Monterminod is one of four named crus of the Roussette de Savoie appellation, situated above the village of Saint-Alban-Leysse in the Alps of far eastern France. Honeyed, full-bodied white wines with stonefruit and almond characters are produced in this small vineyard area, which is considered to be one of the best sites in Savoie to produce the Altesse grape variety.
© Wikimedia/Florian Pépellin
The vineyards of Monterminod are located on the hills that lie just north of Chambery, in the southern valleys of the administrative department of Savoie. This small area covers less than 10 acres (4ha), and is the most southerly of the four named Roussette de Savoie crus. Frangy lies some 30 miles (50km) to the north, while Monthoux and its neighbor Marestel fall roughly halfway between.
The key characteristic of the Monterminod cru is its steep, south-facing slopes, which have rapid soil drainage and excellent sunshine exposure – a vital bonus in the cool, alpine climate here. The vines' elevated position also keeps them out of the reach of low-lying frosts, and they are sheltered from other adverse weather conditions by the surrounding peaks, which rise to more than 4000ft (1220m) above sea level.

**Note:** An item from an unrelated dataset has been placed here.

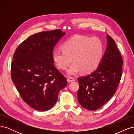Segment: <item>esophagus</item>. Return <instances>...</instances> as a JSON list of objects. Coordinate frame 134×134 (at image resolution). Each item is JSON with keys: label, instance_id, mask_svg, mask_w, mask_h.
<instances>
[{"label": "esophagus", "instance_id": "obj_1", "mask_svg": "<svg viewBox=\"0 0 134 134\" xmlns=\"http://www.w3.org/2000/svg\"><path fill=\"white\" fill-rule=\"evenodd\" d=\"M74 80H75V79L73 78V77H71V76H68V82L69 83L73 82V81H74Z\"/></svg>", "mask_w": 134, "mask_h": 134}]
</instances>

Vines were first planted in Saint-Alban-Leysse by the Abbot of Cluny in the Middle Ages in order to satisfy the thirst of the Benedictine monks that resided in the area. Winegrowing has continued throughout the centuries, and when the Roussette de Savoie AOC was granted in the 1970s, the Monterminod vineyard was considered distinctive enough to warrant its own designation. Roussette de Savoie Monterminod wines and the other three crus are made under more stringent production conditions than basic Roussette de Savoie wines – specifically, lower maximum yield and higher minimum-alcohol levels in the finished wines.
As in all of the Roussette de Savoie crus, the only permitted grape variety is Altesse, which is known locally as Roussette because of the reddish color of the ripened grapes. Altesse is considered by many to be superior to Savoie's other main white grape variety of Jacquere, which is used widely in the Vin de Savoie appellation.